すると瞬時に空中に浮かぶ水の槍が生まれ、凄まじい速度で二人に迫った。
「げふぅううっ!」
「ぐぁあ!」
「リミルっっ!!」
滑るように飛んだ水の槍はアライグマの胴を易々貫き、猪の右手を構えたボーガンごと吹き飛ばした。
しかし、直撃する寸前に発射されたボーガンの矢がリミルの右胸に刺さる。崩れ落ちるリミルを俺は咄嗟に抱き支えた。
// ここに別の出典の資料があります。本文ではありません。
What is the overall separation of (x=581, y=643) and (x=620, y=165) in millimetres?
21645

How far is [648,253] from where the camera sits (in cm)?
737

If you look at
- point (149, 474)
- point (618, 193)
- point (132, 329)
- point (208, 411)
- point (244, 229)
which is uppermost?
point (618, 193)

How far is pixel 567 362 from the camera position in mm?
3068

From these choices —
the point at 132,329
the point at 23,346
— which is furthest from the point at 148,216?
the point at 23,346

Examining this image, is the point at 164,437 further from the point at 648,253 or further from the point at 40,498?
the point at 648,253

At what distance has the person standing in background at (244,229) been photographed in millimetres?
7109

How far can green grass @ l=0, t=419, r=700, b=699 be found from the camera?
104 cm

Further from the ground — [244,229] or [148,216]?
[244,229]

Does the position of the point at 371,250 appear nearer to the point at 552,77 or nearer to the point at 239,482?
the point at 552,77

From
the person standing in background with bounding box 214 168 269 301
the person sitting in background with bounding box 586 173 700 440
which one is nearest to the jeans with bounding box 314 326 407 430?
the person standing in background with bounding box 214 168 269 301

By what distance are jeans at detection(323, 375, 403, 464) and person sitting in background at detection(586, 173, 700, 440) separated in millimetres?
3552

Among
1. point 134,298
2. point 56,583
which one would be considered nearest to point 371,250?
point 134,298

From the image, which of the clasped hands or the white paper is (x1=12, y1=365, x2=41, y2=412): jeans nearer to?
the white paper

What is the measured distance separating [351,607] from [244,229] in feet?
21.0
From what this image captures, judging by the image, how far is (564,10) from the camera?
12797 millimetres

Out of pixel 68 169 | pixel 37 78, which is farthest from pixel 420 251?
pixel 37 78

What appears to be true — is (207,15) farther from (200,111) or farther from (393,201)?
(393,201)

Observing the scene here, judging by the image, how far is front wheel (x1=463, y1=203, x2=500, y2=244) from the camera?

「……ぶ、無事ですか? タツヤさん…早くお爺ちゃんに……かはっ」
俺の腕の中で力なく喋るとリミルが吐血する。医学に明るくは無いが、矢の位置から肺を傷つけているようだ。
「わかった。もういい! 喋るな!」
沸騰しそうな頭の中を無理矢理無視して、俺はリミルを抱き抱えると家に向かって走り出す。
ーーピィィィィィィ!!!ーー
背後から高い笛の音……おそらく、生き残った猪の仲間を呼ぶ音だろう。俺はなお一層懸命に走った。